Source text:
----
Cross-modal transfer: Train a linear classifier on vision embeddings, test on audio embeddings (and vice versa). High transfer accuracy indicates modality-invariant representations.
Cross-modal retrieval: Given a query from one modality, retrieve nearest neighbors in the other modality. Measured by Recall@K and Mean Average Precision.
t-SNE visualization: Embeddings colored by class with different markers per modality. Well-aligned modalities show overlapping clusters.
Missing-modality robustness: Evaluate performance when one modality is absent at test time.

Adding a New Dataset

Create a data module in pavlov/data/ following the pattern of avmnist.py or cremad.py. Your DataModule must return batches as dicts with "vision", "audio", and "label" keys.

Register it in pavlov/data/__init__.py:

elif dataset_name == "my_dataset":
    from pavlov.data.my_dataset import MyDataModule
    return MyDataModule(**cfg.data)

Create configs in configs/data/my_dataset.yaml and configs/model/my_dataset.yaml. Set vision_encoder.input_size and vision_decoder.output_size to match your vision input resolution.
Download: Add a branch to pavlov/cli/download_data.py for the new dataset.
----
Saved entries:
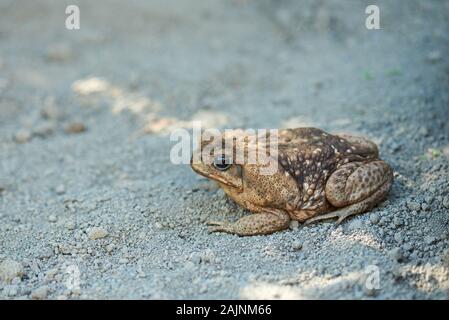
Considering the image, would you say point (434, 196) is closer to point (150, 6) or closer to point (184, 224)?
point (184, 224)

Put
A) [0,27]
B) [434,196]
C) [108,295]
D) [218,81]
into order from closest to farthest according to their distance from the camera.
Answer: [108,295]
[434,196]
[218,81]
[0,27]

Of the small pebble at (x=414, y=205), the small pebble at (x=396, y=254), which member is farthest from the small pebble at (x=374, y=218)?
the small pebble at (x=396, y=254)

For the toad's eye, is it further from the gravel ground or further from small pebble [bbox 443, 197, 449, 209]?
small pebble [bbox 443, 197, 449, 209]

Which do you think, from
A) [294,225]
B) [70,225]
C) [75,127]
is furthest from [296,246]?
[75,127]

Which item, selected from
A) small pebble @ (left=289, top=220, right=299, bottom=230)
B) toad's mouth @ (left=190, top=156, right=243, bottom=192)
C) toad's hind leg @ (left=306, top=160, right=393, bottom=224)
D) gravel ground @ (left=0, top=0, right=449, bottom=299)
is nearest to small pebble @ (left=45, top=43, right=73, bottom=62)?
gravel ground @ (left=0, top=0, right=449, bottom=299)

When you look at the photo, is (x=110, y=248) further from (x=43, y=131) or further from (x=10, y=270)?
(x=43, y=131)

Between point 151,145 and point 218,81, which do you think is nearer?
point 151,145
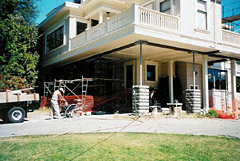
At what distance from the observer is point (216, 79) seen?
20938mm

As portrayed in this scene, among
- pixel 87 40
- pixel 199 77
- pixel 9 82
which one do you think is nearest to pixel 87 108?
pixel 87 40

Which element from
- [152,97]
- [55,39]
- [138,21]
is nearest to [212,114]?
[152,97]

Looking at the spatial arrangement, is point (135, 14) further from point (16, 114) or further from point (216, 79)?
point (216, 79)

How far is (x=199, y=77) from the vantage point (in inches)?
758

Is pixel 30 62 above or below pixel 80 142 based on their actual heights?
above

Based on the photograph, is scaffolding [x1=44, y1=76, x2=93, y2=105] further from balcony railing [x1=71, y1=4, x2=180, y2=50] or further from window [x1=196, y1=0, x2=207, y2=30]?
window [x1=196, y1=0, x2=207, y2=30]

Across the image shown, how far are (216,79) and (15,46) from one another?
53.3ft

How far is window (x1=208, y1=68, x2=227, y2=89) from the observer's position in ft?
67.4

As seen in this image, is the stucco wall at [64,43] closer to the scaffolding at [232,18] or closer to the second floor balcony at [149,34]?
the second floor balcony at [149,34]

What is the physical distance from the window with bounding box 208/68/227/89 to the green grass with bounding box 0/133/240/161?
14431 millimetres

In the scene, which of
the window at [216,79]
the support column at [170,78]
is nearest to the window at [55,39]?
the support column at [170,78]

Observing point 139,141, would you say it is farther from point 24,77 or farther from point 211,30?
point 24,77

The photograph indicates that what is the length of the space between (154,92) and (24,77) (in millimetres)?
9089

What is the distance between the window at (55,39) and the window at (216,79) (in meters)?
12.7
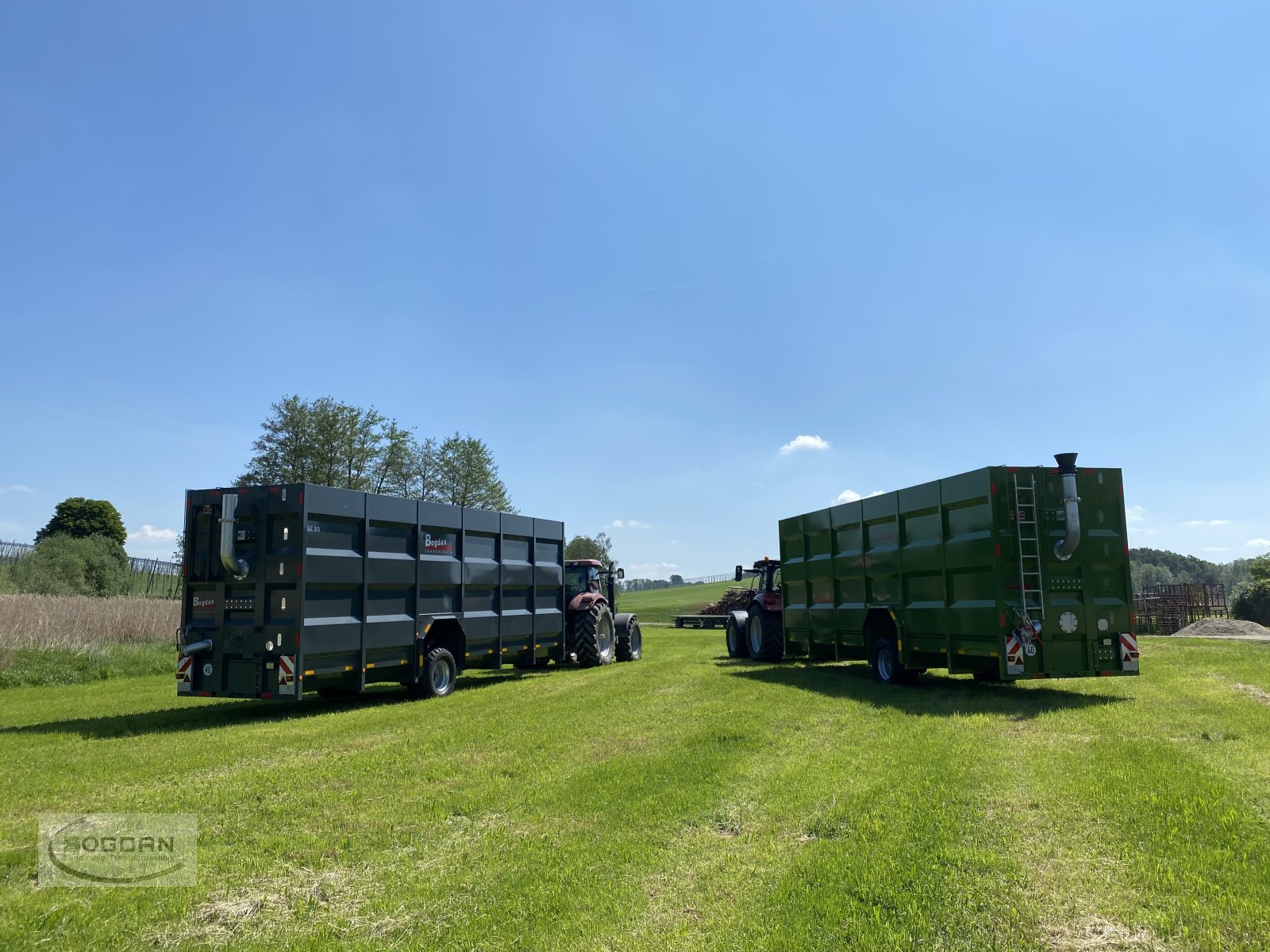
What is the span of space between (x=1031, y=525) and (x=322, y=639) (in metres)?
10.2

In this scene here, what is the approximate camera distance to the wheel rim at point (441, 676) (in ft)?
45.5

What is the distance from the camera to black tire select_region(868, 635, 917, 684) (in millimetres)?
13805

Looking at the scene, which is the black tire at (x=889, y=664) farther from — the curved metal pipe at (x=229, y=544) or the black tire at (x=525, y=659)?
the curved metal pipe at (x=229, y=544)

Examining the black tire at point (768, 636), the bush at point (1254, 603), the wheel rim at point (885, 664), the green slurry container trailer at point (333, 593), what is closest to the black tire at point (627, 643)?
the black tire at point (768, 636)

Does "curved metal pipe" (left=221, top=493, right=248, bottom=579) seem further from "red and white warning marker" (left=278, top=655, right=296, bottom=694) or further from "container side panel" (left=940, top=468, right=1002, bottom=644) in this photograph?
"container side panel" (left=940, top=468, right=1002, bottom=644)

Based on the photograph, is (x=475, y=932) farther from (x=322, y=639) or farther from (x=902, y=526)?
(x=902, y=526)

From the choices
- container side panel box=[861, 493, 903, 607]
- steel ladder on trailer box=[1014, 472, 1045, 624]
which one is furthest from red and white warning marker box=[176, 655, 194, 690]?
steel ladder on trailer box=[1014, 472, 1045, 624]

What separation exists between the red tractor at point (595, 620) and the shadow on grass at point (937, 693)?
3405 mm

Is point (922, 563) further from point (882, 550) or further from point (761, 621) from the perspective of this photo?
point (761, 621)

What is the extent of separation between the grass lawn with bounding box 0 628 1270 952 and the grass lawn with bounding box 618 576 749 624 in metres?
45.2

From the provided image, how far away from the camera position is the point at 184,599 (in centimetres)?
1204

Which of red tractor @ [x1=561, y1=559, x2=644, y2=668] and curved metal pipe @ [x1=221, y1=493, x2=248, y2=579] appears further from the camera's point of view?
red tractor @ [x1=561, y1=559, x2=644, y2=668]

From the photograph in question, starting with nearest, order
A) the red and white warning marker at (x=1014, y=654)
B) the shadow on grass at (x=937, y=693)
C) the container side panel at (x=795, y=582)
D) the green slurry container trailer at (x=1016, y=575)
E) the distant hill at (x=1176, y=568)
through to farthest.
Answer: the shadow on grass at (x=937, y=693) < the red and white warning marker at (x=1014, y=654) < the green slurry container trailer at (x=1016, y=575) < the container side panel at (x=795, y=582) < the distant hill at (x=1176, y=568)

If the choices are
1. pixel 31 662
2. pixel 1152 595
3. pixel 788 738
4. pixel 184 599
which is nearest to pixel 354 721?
----
Task set:
1. Summarize the text on evaluation and adding a dataset in two sentences.
2. Name every evaluation method given in the text on evaluation and adding a dataset.
3. Carry the text on evaluation and adding a dataset forward from its final line.

Answers to each task:
1. Four evaluations are described: cross-modal transfer, cross-modal retrieval, t-SNE visualization, and missing-modality robustness. A new dataset is added by creating a data module in pavlov/data/ that returns batches as dicts with "vision", "audio", and "label" keys, registering it in pavlov/data/__init__.py, creating configs in configs/data/ and configs/model/, and adding a download branch to pavlov/cli/download_data.py.

2. Cross-modal transfer, cross-modal retrieval, t-SNE visualization, missing-modality robustness

3.
Adding a New Modality

Create an encoder in pavlov/models/encoders.py:

class MyEncoder(ModalityEncoder):
    def __init__(self, input_dim, hidden_dims, embed_dim):
        super().__init__()
        # Build your encoder layers

    def forward(self, x):
        # Return (batch, embed_dim) tensor
        return self.net(x)

Create a decoder in pavlov/models/decoders.py:

class MyDecoder(ModalityDecoder):
    def __init__(self, embed_dim, hidden_dims, output_dim):
        super().__init__()
        # Build your decoder layers

    def forward(self, z):
        # Return reconstructed input
        return self.net(z)

Register the encoder/decoder in the build_encoder and build_decoder factory functions.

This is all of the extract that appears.